The château de Grosbois (/fr/) is a castle in Boissy-Saint-Léger, Val-de-Marne, France.

== History ==
In 1190, Philip II of France gave lands at Grosbois to the abbey of Saint-Victor, in exchange for lands in the bois de Vincennes. The abbey ceded these lands in 1563 to Raoul Moreau, trésorier de l'Épargne relation Nicolas Harlay de Sancy, surintendant des Finances et des Bâtiments du roi, built a château there at the start of the 17th century. This was still incomplete in 1616, when it was sold to Charles de Valois (1573–1650), count of Auvergne then duke of Angoulême (1619), illegitimate son of Charles IX of France by Marie Touchet. Valois completed the château around 1640, notably building the enclosing wall (1623) and the two wings. On his death in 1650 the estate passed to his granddaughter, wife of Louis, Duke of Joyeuse.

In 1718, the estate was bought by Samuel-Jacques Bernard (1686-1753), son of the financier Samuel Bernard, who commissioned the woodwork in the salon Régence. He then sold it to Germain Louis Chauvelin in 1731, who in 1762 sold it in turn to François Marie Peyrenc de Moras. She left it to her great-niece Anne Marie de Merle de Beauchamps in 1771 - Anne Marie was daughter of an ambassador to the king of Portugal and wife of Pierre Paul Gilbert des Voisins, président to the parlement de Paris. She and her husband sold it to the comte de Provence in 1776.

It was confiscated as national property on the French Revolution and sold on 9 November 1797 to Barras, known as 'the king of the Directory'. After 18 brumaire, Barras was exiled to Belgium and sold the château, in 1801, to général Moreau. In 1804, after Moreau's arrest, Napoleon bought the château via Fouché and in 1805 granted it to maréchal Berthier, prince of Wagram. Berthier spent much money embellishing it, expanding the library, the galerie des Batailles, the salon de l'Empereur and the salon des Huissiers. He also built two more pavilions and the entrance gate across the road. He enlarged the estate to make it the best hunting-ground in the French Empire and gave grand festivals there. His son Napoléon Berthier expanded the library, which included over 3,000 works.

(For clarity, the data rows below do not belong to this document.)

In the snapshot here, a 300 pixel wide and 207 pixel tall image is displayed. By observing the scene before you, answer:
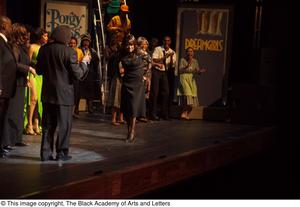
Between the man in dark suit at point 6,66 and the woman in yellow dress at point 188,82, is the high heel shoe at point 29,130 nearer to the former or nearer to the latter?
the man in dark suit at point 6,66

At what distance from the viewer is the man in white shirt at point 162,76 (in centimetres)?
1401

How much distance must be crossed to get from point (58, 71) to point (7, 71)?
71cm

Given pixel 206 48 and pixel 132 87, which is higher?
pixel 206 48

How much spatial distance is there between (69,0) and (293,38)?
16.1ft

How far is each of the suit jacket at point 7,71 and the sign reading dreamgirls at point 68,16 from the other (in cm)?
533

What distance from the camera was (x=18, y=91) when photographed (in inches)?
370

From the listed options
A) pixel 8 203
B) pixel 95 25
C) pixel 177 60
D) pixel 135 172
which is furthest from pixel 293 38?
pixel 8 203

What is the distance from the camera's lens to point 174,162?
29.8ft

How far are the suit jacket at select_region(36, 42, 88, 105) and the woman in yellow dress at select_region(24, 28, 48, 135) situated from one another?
6.57ft

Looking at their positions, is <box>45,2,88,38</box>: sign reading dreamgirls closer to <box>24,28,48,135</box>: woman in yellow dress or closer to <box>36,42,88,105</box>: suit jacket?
<box>24,28,48,135</box>: woman in yellow dress

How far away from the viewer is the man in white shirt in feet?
46.0

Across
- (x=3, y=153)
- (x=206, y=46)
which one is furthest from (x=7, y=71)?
(x=206, y=46)

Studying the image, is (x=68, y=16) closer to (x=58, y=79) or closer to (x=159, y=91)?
(x=159, y=91)

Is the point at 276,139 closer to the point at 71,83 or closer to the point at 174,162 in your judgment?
the point at 174,162
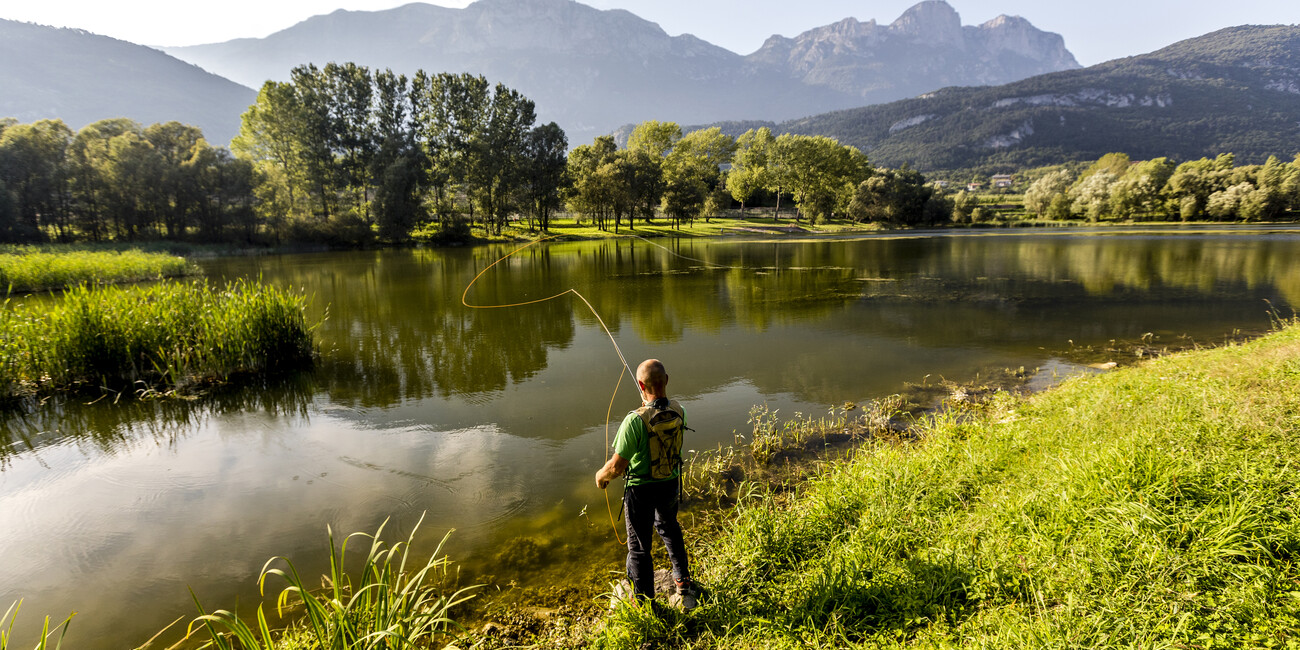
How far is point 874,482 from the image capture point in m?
5.95

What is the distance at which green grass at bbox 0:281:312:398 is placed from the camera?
1105 cm

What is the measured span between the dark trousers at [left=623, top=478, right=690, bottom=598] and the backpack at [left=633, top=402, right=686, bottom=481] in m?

On August 1, 1914, Alexander Louis Philippe Marie Berthier, the 4th Prince of Wagram, left Grosbois to his sister, Elisabeth Berthier de Wagram, Princesse de la Tour d’Auvergne, before leaving for the army. He died April 30, 1918, from battle wounds. He was unmarried and was the last Prince of Wagram. The 2nd, the 3rd and the 4th Prince of Wagram are buried at Grosbois Castle.

During the war, Grosbois Castle served as a hospital for the Red Cross with 30 beds. Army troops were also quartered by the hundreds in the castle. Elisabeth Berthier de Wagram was the last owner of the line of Berthier. She died in 1960. Due to taxes, upkeep and other financial reasons, the property was sold in 1962 to René Ballière, president of the Société d’encouragement à l’élevage du cheval français, who bought the estate to set up a training centre for racehorses.

== Architecture ==
Designed by an unknown architect, the château de Grosbois is clearly influenced by those designed by Jacques Androuet du Cerceau. On a U plan, it is made up of a central wing curved into an exedra, flanked by two pavilions of the same height and by two lower wings at right angles. It is built on a rectangular platform in the middle of a once water-filled moat, now dry. It is reached by three bridges.